From what emerges from the available sources, GL was a woman born in Brussels, where she lived until the age of 32, then moved with her family to Nivelles, also in Belgium. Married at 24 to a man born in Morocco, she had had 5 children with him, 4 girls and a boy, aged 14, 12, 10, 8 and 3 at the time of the events. After graduating, she worked as a teacher, except for long periods of absence for health reasons or the birth of her children. A certain degree of economic difficulty and housing problems seem to emerge, as well as family tensions relating both to these and to the frequent absences of her husband, who made many trips to Morocco to maintain contact with the family, as, reported by the interested party. These issues were further complicated by the cohabitation with another older male figure, who, according to GL, had also taken on the role of the “economic protector” of the family. GL identifies this figure as significantly responsible for the relational difficulties within the family. There is insufficient information available on this potentially central aspect. But in the story following the murder, none of these problematic areas are described in such detail or emphasized to such a degree that they could have represented a recognizable or specific main causal factor for the dramatic outcome of the story. But upon careful examination some other considerations are possible. From news data, it can be reconstructed that GL is a woman who marries at the age of 24, and changes city at the age of 32, moving from the capital of Belgium to a provincial town seven times smaller than Brussels. The first daughter was born when GL was 42 years old, the second when she was 44, the third at 46 years old, the fourth at 48 years old and the last one at 53 years old. Already in this sequence, many inconsistencies can be observed, but doubts cannot be resolved because of the lack of information about GL’s story.

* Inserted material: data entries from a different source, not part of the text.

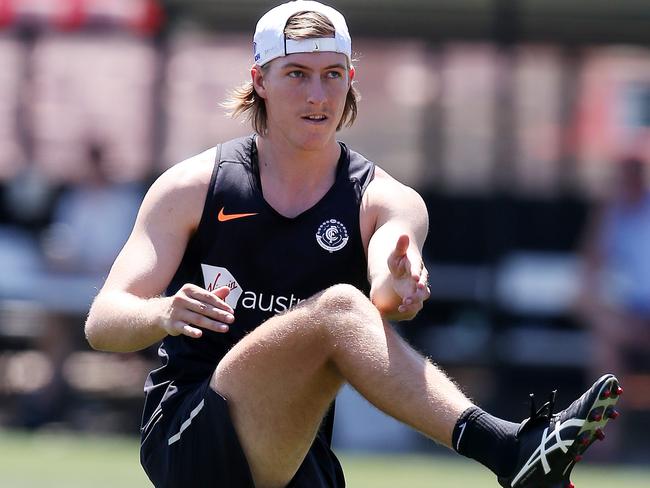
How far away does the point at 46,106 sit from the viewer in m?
10.8

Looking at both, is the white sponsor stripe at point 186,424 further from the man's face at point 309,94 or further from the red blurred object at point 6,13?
the red blurred object at point 6,13

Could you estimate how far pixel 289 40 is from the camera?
4488 millimetres

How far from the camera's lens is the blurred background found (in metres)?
9.78

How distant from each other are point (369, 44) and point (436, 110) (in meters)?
1.18

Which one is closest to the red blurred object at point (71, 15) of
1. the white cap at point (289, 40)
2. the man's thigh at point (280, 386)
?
the white cap at point (289, 40)

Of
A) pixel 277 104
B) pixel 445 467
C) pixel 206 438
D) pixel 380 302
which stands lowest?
pixel 445 467

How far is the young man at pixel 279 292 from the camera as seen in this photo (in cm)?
396

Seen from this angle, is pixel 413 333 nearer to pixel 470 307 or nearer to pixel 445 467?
pixel 470 307

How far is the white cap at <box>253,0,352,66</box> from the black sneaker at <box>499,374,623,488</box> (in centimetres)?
140

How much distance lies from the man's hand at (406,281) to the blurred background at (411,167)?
220 inches

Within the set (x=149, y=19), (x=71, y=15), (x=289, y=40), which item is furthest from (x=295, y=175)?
(x=71, y=15)

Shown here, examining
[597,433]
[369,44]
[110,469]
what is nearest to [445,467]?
[110,469]

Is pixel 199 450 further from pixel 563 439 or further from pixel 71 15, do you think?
pixel 71 15

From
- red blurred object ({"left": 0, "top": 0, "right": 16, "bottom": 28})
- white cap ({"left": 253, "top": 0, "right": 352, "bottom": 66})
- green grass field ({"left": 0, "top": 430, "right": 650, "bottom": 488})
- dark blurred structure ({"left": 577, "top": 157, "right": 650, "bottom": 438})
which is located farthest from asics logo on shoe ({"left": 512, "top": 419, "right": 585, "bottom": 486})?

On 28 February 2007, in an apparently lucid and certainly premeditated way, GL killed, separately her 5 children at home, cutting their throats with knives stolen for this purpose from a shop. The described modality of filicide is that of a sacrificial rite. The children are slaughtered one by one, alone, like Medea’s children, and their bodies are placed in their beds together with their toys.

The episode was told by GL in a type of experience that is difficult to distinguish between the hallucinatory and the dissociative: documents report the sequence of events beginning when she heard a voice saying “the car has started”, the repetitive and seemingly automatic homicidal behaviour, a writing “JUD/Judas” with the blood of a little girl, a finally attempted suicide witout success

Psychiatric aspects

Before the dramatic outcome, there were some anamnestic data of psychiatric interest, these too not emphasized in their previous dimension, such as a diagnosis of “puerperal depression” in 2011, at 44 years old, after the birth of the second daughter and the event, described imprecisely, that GL has undergone outpatient psychiatric treatment since 2005, at the age of 38, six years after moving to Nivelles and four years before the birth of her first child. There are no other diagnoses issued to her either before or after the puerperal depression, nor has there been any report of the recurrence of similar episodes at the end of the three subsequent pregnancies. The regularity or frequency of psychiatric visits is not known, nor is there information on any pharmacological treatments carried out.

It is possible that the family distress, mentioned several times by GL, played not only as an external reality but also in the subjective experience a central role in accentuating the condition of mental suffering, also from what emerges from a letter sent by GL to a friend immediately before the murder, in which the most relevant factors of family suffering are described.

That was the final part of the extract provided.